Home | About | Sematext search-lucene.com search-hadoop.com
 Search Hadoop and all its subprojects:

Switch to Threaded View
MapReduce >> mail # user >> Why they recommend this (CPU) ?

Copy link to this message
Re: Why they recommend this (CPU) ?
Be sure you are comparing apples to apples.  The E5-2650 has a larger cache than the E5-2640, faster system bus and can support faster (1600Ghz vs 1333Ghz) DRAM resulting in greater potential memory bandwidth.

From: Patrick Angeles <[EMAIL PROTECTED]<mailto:[EMAIL PROTECTED]>>
Date: Thursday, October 11, 2012 12:36 PM
Subject: Re: Why they recommend this (CPU) ?
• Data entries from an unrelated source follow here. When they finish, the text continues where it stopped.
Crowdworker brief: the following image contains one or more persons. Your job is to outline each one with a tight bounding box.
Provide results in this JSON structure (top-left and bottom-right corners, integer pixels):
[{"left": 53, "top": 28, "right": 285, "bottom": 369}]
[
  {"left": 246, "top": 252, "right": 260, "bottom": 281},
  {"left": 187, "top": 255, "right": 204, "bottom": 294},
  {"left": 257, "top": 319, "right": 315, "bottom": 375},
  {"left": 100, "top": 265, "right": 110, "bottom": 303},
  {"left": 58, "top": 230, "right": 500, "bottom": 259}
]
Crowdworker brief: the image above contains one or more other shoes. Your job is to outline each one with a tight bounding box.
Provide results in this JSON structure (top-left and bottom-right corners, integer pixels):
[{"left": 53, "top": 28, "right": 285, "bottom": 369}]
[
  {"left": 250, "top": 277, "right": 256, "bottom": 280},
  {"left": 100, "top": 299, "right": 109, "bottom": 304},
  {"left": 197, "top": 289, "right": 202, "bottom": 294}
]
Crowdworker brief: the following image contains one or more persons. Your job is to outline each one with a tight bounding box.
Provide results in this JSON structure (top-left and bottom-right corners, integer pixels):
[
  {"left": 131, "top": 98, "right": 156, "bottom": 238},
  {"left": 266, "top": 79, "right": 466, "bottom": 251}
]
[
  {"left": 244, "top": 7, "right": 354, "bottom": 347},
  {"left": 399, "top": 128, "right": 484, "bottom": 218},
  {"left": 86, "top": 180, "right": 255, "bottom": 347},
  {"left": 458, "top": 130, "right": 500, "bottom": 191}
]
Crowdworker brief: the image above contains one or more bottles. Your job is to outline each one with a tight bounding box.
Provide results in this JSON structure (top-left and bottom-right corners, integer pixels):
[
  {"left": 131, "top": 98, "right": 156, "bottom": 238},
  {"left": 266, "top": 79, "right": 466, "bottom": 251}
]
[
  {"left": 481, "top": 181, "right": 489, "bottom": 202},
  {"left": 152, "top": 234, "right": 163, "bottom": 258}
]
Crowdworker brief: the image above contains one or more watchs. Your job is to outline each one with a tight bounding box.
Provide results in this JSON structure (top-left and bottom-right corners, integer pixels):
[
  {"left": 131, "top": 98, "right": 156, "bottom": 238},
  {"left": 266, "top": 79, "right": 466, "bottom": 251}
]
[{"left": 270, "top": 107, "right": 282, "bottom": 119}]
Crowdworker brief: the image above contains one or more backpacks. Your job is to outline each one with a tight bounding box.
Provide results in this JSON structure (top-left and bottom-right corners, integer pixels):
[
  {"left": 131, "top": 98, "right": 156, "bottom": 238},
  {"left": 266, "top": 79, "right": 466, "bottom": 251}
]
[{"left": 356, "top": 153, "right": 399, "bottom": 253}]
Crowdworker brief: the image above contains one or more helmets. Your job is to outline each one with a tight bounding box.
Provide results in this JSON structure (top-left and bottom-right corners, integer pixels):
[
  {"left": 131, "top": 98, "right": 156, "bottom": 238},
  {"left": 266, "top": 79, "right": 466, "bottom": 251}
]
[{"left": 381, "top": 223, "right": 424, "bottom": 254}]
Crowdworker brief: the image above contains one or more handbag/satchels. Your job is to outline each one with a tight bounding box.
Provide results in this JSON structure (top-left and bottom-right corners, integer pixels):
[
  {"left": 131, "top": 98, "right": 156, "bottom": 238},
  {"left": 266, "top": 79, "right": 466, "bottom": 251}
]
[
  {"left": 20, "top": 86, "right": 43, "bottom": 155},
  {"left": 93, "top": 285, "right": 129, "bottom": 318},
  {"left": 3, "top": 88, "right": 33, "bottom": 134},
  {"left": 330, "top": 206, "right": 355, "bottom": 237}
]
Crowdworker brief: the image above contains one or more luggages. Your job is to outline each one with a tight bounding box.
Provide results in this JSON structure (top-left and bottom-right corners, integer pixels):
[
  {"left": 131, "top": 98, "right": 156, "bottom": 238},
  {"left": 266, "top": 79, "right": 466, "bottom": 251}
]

If you look at comparable Intel parts:

Intel E5-2640
6 cores @ 2.5 Ghz
95W - $885

Intel E5-2650
8 cores @ 2.0 Ghz
95W - $1107

So, for $400 more on a dual proc system -- which really isn't much -- you get 2 more cores for a 20% drop in speed. I can believe that for some scenarios, the faster cores would fare better. Gzip compression is one that comes to mind, where you are aggressively trading CPU for lower storage volume and IO. An HBase cluster is another example.

On Thu, Oct 11, 2012 at 3:03 PM, Russell Jurney <[EMAIL PROTECTED]<mailto:[EMAIL PROTECTED]>> wrote:
My own clusters are too temporary and virtual for me to notice. I haven't thought of clock speed as having mattered in a long time, so I'm curious what kind of use cases might benefit from faster cores. Is there a category in some way where this sweet spot for faster cores occurs?

Russell Jurney http://datasyndrome.com

On Oct 11, 2012, at 11:39 AM, Ted Dunning <[EMAIL PROTECTED]<mailto:[EMAIL PROTECTED]>> wrote:

You should measure your workload.  Your experience will vary dramatically with different computations.

On Thu, Oct 11, 2012 at 10:56 AM, Russell Jurney <[EMAIL PROTECTED]<mailto:[EMAIL PROTECTED]>> wrote:
Anyone got data on this? This is interesting, and somewhat counter-intuitive.

Russell Jurney http://datasyndrome.com

On Oct 11, 2012, at 10:47 AM, Jay Vyas <[EMAIL PROTECTED]<mailto:[EMAIL PROTECTED]>> wrote:

> Presumably, if you have a reasonable number of cores - speeding the cores up will be better than forking a task into smaller and smaller chunks - because at some point the overhead of multiple processes would be a bottleneck - maybe due to streaming reads and writes?  I'm sure each and every problem has a different sweet spot.